Various inventions were predicted for 2015 in the film “Back to the Future”.
Of course, an invention is not the same as an innovation.
There is a subtle difference between these two words, but the difference is an important one.
An invention is the formulation of new ideas for products or processes, but an innovation is all about the practical application of new inventions into marketable products or services.
According to top HSJ pioneer, Dr Amir Hannan, innovation has a specific definition.
About doing or making something completely new that has never been done before, which leads to a material change in thinking, behaviour or outcomes.
One of the brilliant inventions/innovations was the “hover board”.
Probably a good thing these haven’t been invented for the mass market yet – though some clever bod has come up with a prototype – the baggy jeans and Converse look is just so Nineties.
The background to the modifiable factors relating to dementia are well rehearsed.
Approximately half of dementia cases might be attributable to known modifiable protective and risk factors (Smith and Yaffe 2014). The protective factors include the factors that determine brain development in early life such as maternal nutrition and health, and nutrition and cognitive development in early years. Education and lifelong learning also protect against dementia as does involvement in social networks. The risk of dementia is raised by substance abuse in adolescents and young people, head injuries and depression. Dementia also shares important risk factors with the major non-communicable diseases (NCDs) including cardiovascular disease, diabetes, cancers. These are the behavioural risk factors of physical inactivity, smoking, alcohol and poor diet, and the linked intermediate risk factors such as high blood pressure, raised cholesterol and obesity.
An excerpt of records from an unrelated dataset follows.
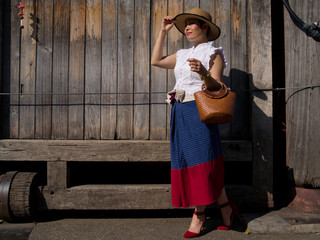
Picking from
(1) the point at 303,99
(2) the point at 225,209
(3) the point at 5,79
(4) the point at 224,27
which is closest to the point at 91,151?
(3) the point at 5,79

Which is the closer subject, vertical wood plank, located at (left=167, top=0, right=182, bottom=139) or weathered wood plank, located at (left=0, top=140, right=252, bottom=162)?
weathered wood plank, located at (left=0, top=140, right=252, bottom=162)

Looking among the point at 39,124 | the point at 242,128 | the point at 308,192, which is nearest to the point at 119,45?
the point at 39,124

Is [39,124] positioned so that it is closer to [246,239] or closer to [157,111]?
[157,111]

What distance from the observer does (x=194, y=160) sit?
2.08 metres

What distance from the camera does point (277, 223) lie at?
7.41ft

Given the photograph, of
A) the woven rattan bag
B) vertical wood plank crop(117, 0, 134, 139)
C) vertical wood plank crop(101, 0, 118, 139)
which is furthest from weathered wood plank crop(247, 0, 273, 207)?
vertical wood plank crop(101, 0, 118, 139)

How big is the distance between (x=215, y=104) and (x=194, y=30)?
680mm

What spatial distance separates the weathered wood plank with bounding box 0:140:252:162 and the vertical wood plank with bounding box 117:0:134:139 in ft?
0.84

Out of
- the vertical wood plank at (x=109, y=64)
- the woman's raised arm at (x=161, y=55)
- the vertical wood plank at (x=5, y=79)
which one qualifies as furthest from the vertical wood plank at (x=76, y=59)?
the woman's raised arm at (x=161, y=55)

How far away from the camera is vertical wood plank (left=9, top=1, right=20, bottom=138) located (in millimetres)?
2789

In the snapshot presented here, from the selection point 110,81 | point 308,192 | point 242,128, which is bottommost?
point 308,192

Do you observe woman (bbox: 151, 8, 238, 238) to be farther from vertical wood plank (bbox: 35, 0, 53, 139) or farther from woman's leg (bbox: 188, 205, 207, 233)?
vertical wood plank (bbox: 35, 0, 53, 139)

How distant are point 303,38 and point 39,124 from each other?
280 centimetres

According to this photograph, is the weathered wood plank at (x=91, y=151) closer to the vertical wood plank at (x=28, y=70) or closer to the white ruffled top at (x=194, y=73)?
the vertical wood plank at (x=28, y=70)
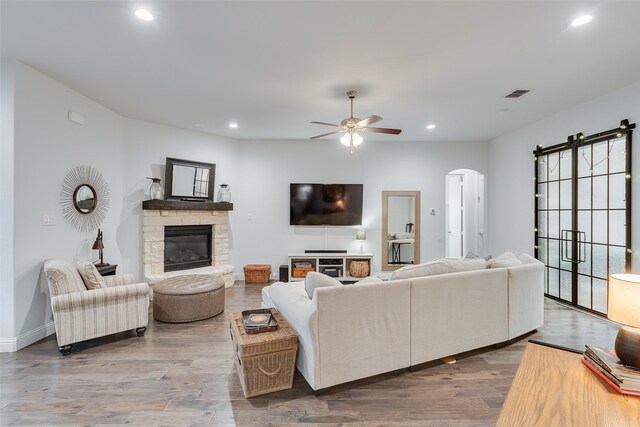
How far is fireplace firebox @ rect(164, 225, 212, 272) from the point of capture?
205 inches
There has been some difficulty in getting this relatively simple public health message across.
This is illustrated, for example, by the rather resistant belief amongst people that ‘nothing can be done about dementia’. In fact, an enormous amount can be done to promote living well with dementia. And some factors may indeed slow rate of progression or delay onset, in a way we don’t properly understand yet.
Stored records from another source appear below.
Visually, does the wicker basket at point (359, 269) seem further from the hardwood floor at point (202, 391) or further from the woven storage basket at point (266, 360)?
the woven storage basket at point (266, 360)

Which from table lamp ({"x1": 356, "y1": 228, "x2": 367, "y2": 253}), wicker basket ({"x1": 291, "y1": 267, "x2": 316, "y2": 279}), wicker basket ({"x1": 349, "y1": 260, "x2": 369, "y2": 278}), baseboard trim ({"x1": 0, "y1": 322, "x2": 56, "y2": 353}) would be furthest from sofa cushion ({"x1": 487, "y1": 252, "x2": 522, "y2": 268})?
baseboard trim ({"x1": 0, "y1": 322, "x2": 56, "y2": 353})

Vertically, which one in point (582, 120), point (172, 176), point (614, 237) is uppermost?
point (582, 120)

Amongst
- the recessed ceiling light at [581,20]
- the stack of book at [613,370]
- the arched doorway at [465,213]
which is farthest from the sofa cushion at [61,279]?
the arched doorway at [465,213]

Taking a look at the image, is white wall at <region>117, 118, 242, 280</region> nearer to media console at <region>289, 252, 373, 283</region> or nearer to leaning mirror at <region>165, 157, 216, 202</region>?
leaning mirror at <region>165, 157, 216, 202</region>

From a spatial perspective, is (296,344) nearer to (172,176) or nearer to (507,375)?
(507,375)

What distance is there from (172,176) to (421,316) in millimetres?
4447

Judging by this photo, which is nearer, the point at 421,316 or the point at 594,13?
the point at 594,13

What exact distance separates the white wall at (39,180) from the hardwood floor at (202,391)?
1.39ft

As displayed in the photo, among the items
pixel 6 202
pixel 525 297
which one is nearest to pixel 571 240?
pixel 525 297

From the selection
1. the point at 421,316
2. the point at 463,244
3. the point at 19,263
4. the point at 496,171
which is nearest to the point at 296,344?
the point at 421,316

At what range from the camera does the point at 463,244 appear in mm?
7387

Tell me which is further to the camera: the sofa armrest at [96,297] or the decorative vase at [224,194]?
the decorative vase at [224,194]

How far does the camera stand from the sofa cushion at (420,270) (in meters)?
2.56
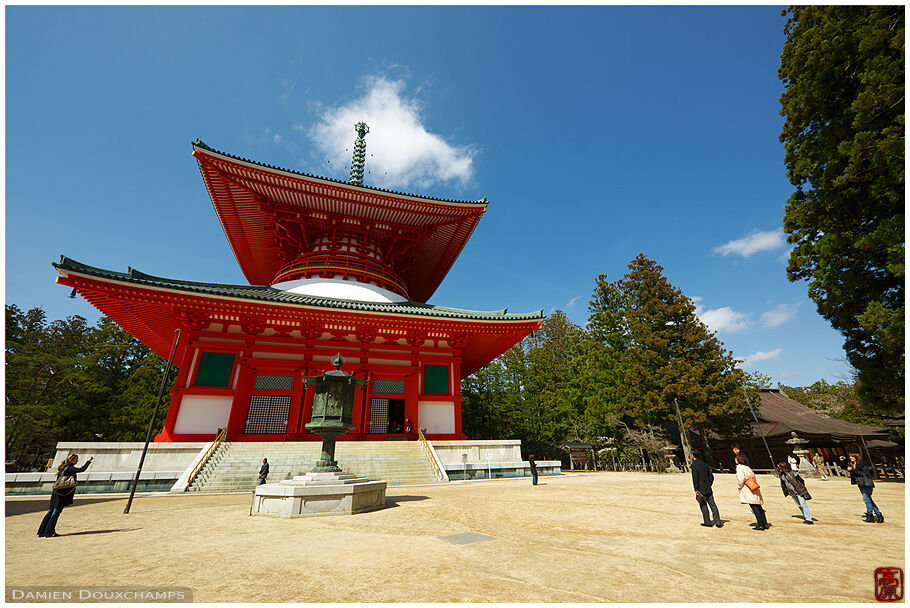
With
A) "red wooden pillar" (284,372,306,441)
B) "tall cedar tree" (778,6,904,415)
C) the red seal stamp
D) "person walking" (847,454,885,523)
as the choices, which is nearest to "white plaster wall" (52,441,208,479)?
"red wooden pillar" (284,372,306,441)

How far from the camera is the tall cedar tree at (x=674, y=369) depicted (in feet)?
71.9

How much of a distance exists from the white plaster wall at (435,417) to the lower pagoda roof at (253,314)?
2.83 meters

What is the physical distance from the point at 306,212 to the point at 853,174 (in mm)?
20213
Some campaigning initiatives have started to gain momentum, though. This infographic is from the Alzheimer’s Disease International “World Alzheimer Month”.
And there are developments afoot in the provision of information for patients.
Here’s an example of what Highbury Grange Medical Practice seem to be offering.
The aim is for all patients in England will have access to their GP medical records online by 31st March 2015. This means you can have secure access to relevant parts (current medications, immunisations and allergies)of your record from devices that can access the internet.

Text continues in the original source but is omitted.